The nested format is returned from the /entities/
API endpoint and is used in the data exports named targets.nested.json
and topics.nested.json
.
Underlying the data model is a simple notion: everything is an entity. To represent relationships in the database, we let entities reference other entities by their ID. For example, a Passport
entity has a property called holder
that contains the entity ID of the Person
to which the document belongs.
In some cases, we want to additionally store data about a relationship. The relationship then is modelled as an entity. For example, an Ownership
entity is a link between a Company
and Person
and can contain information like a startDate
, endDate
or percentShare
. In this case, the Ownership
has two properties - asset
and owner
- that contain the entity IDs of the related entities.

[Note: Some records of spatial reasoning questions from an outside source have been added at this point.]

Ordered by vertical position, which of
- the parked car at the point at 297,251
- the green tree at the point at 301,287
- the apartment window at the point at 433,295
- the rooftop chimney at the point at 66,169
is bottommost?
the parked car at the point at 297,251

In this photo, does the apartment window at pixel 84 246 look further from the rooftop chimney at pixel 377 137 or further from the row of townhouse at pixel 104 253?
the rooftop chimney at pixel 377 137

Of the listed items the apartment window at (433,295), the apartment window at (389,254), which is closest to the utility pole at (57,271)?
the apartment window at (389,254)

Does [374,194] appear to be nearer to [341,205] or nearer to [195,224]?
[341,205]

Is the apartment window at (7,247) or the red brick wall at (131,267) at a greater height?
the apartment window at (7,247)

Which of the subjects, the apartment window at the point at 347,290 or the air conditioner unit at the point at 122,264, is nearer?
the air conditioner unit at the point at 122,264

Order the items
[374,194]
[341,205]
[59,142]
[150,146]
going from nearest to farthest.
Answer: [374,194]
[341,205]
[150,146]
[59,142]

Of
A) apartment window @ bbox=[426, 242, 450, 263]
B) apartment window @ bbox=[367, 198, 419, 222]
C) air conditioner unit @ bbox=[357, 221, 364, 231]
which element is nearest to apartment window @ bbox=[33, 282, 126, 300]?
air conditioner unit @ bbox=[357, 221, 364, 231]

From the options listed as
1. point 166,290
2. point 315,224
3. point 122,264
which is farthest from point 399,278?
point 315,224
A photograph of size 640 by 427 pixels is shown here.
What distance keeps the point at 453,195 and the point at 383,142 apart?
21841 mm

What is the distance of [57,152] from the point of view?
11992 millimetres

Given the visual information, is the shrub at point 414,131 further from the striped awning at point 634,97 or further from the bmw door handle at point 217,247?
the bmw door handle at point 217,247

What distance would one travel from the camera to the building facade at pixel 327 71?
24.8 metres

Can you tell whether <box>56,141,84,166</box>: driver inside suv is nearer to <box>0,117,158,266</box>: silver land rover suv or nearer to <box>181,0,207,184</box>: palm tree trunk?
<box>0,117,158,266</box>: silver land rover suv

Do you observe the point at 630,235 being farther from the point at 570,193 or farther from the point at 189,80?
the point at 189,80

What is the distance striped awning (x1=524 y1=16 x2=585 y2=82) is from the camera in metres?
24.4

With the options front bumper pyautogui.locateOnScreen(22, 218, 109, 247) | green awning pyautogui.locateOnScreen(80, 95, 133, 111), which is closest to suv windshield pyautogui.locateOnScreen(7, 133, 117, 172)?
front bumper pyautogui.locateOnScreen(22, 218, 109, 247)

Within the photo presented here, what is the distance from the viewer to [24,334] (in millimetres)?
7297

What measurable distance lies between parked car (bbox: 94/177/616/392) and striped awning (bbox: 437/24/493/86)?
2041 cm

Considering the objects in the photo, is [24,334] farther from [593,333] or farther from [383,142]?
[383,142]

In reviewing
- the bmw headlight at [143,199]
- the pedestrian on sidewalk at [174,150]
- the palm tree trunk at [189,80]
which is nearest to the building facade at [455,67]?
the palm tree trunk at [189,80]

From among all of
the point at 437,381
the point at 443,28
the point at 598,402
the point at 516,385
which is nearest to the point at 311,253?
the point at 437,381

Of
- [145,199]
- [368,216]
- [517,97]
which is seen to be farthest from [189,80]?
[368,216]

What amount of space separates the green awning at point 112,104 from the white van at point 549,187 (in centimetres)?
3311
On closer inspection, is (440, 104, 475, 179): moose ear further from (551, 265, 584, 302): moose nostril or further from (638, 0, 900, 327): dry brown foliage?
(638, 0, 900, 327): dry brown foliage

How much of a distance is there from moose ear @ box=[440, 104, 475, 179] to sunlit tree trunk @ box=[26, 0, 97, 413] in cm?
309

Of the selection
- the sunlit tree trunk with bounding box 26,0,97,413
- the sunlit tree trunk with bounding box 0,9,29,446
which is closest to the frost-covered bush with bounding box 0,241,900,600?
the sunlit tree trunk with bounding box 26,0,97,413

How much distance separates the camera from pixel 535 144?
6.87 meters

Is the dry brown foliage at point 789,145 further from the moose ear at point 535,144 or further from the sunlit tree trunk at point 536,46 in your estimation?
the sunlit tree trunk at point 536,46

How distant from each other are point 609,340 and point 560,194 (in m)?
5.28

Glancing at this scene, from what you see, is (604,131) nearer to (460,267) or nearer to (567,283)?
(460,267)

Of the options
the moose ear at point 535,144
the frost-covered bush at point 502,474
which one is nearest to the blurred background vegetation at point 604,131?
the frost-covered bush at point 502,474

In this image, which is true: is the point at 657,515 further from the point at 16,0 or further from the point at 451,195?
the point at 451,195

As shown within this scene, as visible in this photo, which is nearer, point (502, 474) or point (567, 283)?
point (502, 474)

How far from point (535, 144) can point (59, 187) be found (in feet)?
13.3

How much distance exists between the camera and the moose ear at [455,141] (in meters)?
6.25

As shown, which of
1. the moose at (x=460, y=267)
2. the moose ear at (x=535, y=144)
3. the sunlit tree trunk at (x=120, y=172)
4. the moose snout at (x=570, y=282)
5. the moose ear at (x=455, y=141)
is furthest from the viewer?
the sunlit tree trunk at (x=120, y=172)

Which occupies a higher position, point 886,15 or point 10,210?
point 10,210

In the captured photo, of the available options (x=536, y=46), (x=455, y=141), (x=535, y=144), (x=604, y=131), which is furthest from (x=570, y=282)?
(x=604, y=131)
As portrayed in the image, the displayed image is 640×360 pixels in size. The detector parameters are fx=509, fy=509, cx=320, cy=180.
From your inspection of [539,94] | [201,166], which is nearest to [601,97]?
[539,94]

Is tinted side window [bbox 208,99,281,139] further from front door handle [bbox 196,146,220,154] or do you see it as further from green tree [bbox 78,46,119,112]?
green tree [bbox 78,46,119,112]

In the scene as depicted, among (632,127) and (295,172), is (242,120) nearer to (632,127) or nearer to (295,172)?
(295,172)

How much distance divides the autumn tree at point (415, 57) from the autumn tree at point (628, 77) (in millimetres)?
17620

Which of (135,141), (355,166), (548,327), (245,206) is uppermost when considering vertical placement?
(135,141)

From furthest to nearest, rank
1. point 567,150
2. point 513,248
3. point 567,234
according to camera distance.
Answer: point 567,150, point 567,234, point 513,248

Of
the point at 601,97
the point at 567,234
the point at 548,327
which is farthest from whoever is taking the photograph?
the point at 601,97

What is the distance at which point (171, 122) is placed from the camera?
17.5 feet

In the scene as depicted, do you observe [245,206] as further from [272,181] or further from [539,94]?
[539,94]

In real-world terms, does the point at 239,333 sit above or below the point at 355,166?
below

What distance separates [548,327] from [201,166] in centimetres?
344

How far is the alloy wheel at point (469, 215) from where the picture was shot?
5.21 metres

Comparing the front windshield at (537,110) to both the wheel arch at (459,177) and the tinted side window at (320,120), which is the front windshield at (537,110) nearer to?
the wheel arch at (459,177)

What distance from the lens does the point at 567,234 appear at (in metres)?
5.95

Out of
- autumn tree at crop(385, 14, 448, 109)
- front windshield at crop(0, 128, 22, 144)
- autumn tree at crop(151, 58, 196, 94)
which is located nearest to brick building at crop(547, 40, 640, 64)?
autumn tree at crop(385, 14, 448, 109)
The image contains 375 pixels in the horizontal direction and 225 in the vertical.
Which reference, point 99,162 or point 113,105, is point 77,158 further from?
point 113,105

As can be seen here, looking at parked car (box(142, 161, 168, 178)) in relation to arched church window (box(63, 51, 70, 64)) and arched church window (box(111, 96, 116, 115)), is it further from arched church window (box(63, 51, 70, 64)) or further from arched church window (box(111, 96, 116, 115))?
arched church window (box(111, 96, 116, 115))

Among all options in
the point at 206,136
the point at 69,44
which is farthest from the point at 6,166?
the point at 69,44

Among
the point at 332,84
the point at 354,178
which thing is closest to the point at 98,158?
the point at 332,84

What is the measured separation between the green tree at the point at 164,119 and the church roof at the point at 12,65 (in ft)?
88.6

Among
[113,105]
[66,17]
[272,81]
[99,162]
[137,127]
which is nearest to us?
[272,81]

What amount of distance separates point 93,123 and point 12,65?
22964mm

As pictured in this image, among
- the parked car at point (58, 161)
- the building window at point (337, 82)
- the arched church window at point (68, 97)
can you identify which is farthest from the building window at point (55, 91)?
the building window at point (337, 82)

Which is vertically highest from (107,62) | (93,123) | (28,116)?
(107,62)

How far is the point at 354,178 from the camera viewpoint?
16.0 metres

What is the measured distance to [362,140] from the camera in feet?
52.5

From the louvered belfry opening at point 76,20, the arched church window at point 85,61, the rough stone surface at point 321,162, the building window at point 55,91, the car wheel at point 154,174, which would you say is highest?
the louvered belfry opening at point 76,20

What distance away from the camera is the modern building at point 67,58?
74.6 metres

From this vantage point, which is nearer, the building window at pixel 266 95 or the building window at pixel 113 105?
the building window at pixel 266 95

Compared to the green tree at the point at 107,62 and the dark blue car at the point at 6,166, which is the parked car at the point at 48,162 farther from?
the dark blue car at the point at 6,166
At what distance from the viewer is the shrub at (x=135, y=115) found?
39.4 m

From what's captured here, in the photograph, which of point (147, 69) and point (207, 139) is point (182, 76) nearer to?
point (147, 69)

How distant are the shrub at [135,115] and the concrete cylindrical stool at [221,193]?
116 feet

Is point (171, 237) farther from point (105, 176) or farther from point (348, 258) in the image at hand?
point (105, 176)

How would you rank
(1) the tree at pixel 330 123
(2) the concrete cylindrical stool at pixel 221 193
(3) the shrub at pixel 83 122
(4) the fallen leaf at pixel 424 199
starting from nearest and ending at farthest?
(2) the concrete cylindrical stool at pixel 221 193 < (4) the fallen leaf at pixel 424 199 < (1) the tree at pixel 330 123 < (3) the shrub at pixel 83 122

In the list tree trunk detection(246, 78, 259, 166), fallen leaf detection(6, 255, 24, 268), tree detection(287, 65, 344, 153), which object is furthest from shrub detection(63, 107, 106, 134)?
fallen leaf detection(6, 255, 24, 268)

The nested entity representation replaces these entity IDs with the full data of the entity they refer to. For example, if a Person
has a property addressEntity
with an ID value of addr-xxxx
, in the nested output this will be a JSON object like this (abridged):
{
"id": "individual-1"
"schema": "Person",
"properties": {
"name": "....",
"addressEntity": [
{
"id": "addr-xxxx",
"schema": "Address",
"properties": {
"full": ["New York, USA"]
}
}
]
}
}
There's an additional twist: entity relationships are interesting when they are outbound (entity A pointing at entity B), but also when they are inbound (entity B being pointed at by entity A).
For example, a Person
entity pointing at an Address
via its addressEntity
property is an outbound reference. A Passport:holder
, on the other hand, references the Person
it is held by, so the reference is owned by the Passport
, not the Person
.
In order for that relationship to be included in a nested Person
entity, we use a stub property: in this case, Person:identification
will contain an array of Passport
entities, all of which have the Person
's ID as their holder
property. Stub properties are used to assign a property name to the opposite direction viewpoint of an entity reference.
Another example: the Ownership
entity references an owner
, for example a Person
or Company
. In a nested data extract, that Person
or Company
would include a list of Ownerships
in its ownershipOwner
stub property, which is the inverse of the Ownership:owner
property.
In theory, nested entities could contain an infinite depth of nested data. However, both the API endpoint and the data exports limit the depth to one step by default: a Person
will contain a list of Address
in addressEntity
, but those Address
entities will not, in turn, nest all the things
located there ( things
is the stub property inverse of addressEntity
).
There's an exception to this, for entity types like Ownership
. They exist to connect two other entities (in the schema metadata, they are marked schema.edge
). Such edge entities will contain a further level of nesting. This way, the asset
owned by a Person
via an Ownership
is included in the nested representation of the Person
as well.
Once the nesting depth is exhausted, the data will revert to including the IDs of referenced entities instead of expanding them into entities. This allows you to manually recurse into more depth by looking up the relevant entity.